I am wondering: assuming everything is set up properly, meaning a column with charset utf8mb4 and a client connecting to the database setting the connection encoding to utf8mb4, is there any way in which said client could SELECT data which contains invalid UTF-8 byte sequences? Is there any way to insert data into a utf8mb4 column which is not in fact valid UTF-8?

Put another way: is it reasonable to assume that SELECTing any non-binary column over a client connection set to utf8mb4 should always return valid UTF-8 byte sequences?
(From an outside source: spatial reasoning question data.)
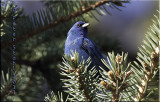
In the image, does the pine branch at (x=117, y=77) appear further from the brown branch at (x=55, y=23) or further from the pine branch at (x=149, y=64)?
the brown branch at (x=55, y=23)

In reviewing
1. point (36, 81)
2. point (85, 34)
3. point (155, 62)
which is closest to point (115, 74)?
point (155, 62)

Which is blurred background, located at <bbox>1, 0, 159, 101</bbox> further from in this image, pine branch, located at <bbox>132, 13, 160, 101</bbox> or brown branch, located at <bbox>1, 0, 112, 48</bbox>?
pine branch, located at <bbox>132, 13, 160, 101</bbox>

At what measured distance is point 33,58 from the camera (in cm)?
191

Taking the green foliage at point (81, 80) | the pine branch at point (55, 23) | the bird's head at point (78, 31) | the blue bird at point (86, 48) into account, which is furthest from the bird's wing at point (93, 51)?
the green foliage at point (81, 80)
(Let's assume plain SELECT * statements without any CAST shenanigans or such.)

Best Answer

I don't think so. But I have come close:

mysql> CREATE TABLE invalid (c VARBINARY(22));
Query OK, 0 rows affected (0.02 sec)

mysql> INSERT INTO invalid (c) VALUES (UNHEX('65c3c3c366'));
Query OK, 1 row affected (0.01 sec)

mysql> SELECT HEX(c) FROM invalid;
+------------+
| HEX(c)     |
+------------+
| 65C3C3C366 |
+------------+
1 row in set (0.00 sec)

mysql> ALTER TABLE invalid MODIFY COLUMN c VARCHAR(22) CHARACTER SET utf8mb4;
Query OK, 1 row affected, 1 warning (0.04 sec)
Records: 1  Duplicates: 0  Warnings: 1

mysql> SHOW WARNINGS;
+---------+------+-----------------------------------------------------------------+
| Level   | Code | Message                                                         |
+---------+------+-----------------------------------------------------------------+
| Warning | 1366 | Incorrect string value: '\xC3\xC3\xC3f' for column 'c' at row 1 |
+---------+------+-----------------------------------------------------------------+
1 row in set (0.00 sec)

mysql> SELECT HEX(c) FROM invalid;
+--------+
| HEX(c) |
+--------+
| 65     |
+--------+
1 row in set (0.00 sec)

By starting with BINARY, then converting to CHAR, I can get invalid data into the column. However, the ALTER gives a warning when I try to convert it.

Note in the final SELECT, the data is truncated. The truncation happened in the ALTER, not the SELECT, where your Question wanted it to happen. This can be verified by converting back to BINARY:

mysql> ALTER TABLE invalid MODIFY COLUMN c VARBINARY(22);
Query OK, 1 row affected (0.03 sec)
Records: 1  Duplicates: 0  Warnings: 0

mysql> SELECT HEX(c) FROM invalid;
+--------+
| HEX(c) |
+--------+
| 65     |
+--------+
1 row in set (0.00 sec)

If you have seen the problem happen, please provide details; perhaps I can dissect the problem.